If you (or anyone) could measure the shelf space, I would *really* appreciate it. I have this crazy need to know these details, so I don't end up buying stuff to go under there that ends up not fitting (which I seem to do compulsively) ^^;


----------



## Chthonicfox (Jul 20, 2007)

I thought I read somewhere that the shelves could be adjusted to be as high or as low as needed but I could be wrong?


----------



## Mana (Apr 22, 2007)

Yeah, they can be. I meant the shelf under the cage, and the space between it and the bottom of the cage ^_^


----------



## Star (Jun 4, 2006)

about 14 inchs iirc


----------



## Mana (Apr 22, 2007)

Thank you


----------



## mopydream44 (Jun 10, 2007)

excellent questions.......I found them helpful as well


----------



## cjshrader (Feb 15, 2007)

One thing I noticed is that my rats stopped chewing once they got into the FN. Maybe you'll have similar results?


----------



## Mana (Apr 22, 2007)

I hope so! She's already chewing less now than she was a month ago, so hopefully she'll stop completely soon. Unfortunately I can only fit a 141 in here, so they won't have oodles of space (and therefore, stuff, and less boredom), but it'll definitely be a step up from their current cage.

FNs are epoxy coated, right? Like Super Pet cages? I have a used SP cage that bears evidence of some chewing, but it just doesn't seem to be coming off at all like the powder coating was (it just has some teeth marks). And I've seen people with old powder coated Martin's cages that had big bare patches, but haven't heard anything about that with FNs. So, is epoxy coating superior to powder coating?


----------



## mopydream44 (Jun 10, 2007)

I've got a question to add about assembly. 

I'm probably over thinking this but do you put the washers on the screw, and then stick it through the hole, or do you put the screw through the hole and then stick the washers on? 

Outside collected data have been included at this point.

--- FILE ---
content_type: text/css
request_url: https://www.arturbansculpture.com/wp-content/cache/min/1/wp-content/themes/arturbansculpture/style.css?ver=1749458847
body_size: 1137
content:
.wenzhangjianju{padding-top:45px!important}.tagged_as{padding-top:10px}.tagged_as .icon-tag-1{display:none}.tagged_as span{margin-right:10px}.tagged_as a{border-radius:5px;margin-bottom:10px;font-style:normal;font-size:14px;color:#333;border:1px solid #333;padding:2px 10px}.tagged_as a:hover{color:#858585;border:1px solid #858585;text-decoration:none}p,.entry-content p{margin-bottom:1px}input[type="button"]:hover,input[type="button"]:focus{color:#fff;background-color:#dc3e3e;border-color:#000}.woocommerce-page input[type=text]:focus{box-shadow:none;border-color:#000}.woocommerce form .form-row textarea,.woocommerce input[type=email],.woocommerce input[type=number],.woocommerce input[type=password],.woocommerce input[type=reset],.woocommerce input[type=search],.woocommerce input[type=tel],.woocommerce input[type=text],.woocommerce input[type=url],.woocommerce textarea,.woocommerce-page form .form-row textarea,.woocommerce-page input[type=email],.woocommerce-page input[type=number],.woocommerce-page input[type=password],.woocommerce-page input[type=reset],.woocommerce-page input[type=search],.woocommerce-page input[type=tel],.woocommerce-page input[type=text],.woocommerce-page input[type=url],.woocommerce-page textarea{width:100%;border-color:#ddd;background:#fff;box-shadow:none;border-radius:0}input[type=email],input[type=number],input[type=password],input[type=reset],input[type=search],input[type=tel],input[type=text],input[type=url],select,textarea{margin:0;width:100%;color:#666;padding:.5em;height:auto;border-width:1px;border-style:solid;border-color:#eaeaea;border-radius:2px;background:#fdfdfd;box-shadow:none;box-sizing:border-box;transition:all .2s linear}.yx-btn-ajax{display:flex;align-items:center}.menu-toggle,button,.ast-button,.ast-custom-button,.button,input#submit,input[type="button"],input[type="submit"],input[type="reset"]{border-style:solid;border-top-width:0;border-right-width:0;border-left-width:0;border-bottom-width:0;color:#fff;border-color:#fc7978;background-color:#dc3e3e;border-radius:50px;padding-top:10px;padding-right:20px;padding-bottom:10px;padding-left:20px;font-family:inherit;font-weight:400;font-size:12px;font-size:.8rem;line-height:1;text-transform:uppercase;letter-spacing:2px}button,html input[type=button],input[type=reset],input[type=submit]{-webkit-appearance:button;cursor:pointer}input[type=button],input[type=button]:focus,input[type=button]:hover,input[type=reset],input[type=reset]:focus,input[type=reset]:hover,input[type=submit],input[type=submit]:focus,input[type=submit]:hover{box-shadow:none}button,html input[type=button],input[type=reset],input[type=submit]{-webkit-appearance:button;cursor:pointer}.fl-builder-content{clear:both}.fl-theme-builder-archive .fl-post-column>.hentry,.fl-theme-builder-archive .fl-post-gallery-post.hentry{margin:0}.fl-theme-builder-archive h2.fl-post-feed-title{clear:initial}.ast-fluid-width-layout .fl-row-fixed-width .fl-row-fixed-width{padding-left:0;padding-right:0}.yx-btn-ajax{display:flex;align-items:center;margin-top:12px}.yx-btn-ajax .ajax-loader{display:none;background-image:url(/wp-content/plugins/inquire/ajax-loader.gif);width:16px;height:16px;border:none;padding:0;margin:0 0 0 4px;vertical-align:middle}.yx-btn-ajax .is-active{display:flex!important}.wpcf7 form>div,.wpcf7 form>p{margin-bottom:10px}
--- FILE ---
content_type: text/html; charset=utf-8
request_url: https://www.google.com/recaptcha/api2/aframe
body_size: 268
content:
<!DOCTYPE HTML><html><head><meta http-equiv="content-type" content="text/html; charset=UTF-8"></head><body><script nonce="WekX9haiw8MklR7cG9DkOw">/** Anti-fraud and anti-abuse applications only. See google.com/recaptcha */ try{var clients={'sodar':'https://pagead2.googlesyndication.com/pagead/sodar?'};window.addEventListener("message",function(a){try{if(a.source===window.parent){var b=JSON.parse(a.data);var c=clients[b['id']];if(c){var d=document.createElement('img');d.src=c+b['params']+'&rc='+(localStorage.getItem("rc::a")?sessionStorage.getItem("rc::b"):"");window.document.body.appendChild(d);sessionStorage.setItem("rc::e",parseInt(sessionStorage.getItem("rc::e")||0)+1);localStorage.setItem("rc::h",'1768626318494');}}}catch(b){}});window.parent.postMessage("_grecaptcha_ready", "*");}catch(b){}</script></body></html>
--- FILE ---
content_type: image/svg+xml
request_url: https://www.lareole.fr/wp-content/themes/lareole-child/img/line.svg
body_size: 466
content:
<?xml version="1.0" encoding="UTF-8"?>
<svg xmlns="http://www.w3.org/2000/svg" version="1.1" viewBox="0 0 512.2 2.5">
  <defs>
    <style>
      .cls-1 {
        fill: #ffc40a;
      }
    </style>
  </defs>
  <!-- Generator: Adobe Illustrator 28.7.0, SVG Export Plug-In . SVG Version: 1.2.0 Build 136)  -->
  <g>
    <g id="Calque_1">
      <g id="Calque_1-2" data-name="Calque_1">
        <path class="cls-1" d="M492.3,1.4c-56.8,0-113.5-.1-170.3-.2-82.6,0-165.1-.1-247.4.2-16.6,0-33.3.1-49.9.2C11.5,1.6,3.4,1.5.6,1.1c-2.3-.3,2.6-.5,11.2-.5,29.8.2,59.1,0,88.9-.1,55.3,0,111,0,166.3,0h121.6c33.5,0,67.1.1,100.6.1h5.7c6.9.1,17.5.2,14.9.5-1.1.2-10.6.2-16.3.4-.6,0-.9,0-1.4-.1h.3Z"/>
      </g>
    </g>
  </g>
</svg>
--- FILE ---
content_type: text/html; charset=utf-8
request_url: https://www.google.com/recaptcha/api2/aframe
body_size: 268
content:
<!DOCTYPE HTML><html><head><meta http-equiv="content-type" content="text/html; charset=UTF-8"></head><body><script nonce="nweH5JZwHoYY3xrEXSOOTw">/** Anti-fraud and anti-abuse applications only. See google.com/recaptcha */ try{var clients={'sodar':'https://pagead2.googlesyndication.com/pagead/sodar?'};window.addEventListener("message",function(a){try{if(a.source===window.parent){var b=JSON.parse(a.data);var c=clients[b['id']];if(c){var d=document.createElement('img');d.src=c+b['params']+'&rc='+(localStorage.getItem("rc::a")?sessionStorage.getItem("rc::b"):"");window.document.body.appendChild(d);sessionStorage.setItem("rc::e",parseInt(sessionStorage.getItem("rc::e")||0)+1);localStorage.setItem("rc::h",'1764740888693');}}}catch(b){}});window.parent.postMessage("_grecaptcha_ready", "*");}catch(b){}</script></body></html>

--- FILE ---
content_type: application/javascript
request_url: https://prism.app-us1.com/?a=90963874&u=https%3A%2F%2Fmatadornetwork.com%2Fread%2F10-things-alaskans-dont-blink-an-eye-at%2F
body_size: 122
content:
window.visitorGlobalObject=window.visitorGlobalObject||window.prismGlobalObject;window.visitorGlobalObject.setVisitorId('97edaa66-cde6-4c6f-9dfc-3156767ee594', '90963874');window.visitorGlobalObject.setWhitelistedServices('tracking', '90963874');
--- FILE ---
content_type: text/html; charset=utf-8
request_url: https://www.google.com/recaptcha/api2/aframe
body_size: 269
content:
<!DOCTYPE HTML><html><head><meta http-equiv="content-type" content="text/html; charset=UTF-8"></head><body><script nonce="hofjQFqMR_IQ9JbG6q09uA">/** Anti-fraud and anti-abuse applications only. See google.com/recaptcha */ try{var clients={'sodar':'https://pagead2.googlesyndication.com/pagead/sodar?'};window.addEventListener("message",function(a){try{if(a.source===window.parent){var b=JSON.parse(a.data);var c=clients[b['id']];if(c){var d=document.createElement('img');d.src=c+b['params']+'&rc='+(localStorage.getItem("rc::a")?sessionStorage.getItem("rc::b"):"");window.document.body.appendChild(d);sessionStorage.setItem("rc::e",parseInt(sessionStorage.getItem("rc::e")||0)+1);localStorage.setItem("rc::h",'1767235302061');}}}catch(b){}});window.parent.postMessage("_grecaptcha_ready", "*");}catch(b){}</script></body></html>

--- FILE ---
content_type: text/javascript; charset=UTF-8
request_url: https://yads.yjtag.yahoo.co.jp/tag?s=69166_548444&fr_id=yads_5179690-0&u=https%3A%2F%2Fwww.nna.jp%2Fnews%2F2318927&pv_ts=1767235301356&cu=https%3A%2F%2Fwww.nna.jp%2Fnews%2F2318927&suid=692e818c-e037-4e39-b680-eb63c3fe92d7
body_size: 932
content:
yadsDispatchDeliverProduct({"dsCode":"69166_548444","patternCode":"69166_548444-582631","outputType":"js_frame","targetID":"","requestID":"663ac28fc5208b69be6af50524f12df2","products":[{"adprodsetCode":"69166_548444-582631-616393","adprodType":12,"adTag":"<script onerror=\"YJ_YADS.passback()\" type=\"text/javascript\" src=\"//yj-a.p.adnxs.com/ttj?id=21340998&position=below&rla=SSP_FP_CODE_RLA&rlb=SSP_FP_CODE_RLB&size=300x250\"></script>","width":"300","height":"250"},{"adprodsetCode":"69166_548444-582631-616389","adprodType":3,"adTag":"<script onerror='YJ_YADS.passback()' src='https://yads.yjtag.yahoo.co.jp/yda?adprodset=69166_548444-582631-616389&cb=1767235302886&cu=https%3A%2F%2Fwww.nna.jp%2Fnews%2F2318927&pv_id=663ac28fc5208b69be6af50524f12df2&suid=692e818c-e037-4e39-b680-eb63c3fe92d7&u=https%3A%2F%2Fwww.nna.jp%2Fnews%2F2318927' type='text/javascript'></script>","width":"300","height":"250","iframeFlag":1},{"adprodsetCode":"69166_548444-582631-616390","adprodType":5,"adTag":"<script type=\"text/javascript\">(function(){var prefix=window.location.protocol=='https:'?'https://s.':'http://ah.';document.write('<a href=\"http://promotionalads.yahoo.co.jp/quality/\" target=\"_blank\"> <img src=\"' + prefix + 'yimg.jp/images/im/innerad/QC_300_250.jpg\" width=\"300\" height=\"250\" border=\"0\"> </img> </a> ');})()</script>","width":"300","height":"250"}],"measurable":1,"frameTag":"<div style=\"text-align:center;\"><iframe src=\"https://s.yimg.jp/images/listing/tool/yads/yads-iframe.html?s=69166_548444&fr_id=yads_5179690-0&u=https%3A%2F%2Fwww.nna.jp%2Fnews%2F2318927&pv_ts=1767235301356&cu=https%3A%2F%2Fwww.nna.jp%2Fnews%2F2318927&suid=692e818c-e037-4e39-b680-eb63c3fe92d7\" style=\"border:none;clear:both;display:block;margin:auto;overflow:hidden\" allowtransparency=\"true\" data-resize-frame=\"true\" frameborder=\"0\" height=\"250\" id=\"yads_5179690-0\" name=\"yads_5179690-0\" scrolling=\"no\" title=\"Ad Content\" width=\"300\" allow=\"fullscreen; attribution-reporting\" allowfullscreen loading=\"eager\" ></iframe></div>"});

It doesn't say in the instructions, and I wanted to make sure i've assembled it properly.


----------



## Forensic (Apr 12, 2007)

*cough* *shifty eyes* I think I might have been naughty and just not put them on... I forget... *cough*


----------



## Mana (Apr 22, 2007)

Washers should go on the screw before you stick the screw in... at least I think ^^;


----------



## mopydream44 (Jun 10, 2007)

lol.......... well at least I know that if I don't use them I can't screw it up too bad 

and as for the washer going on first that was my initial thought so i'll just go with that I guess!


----------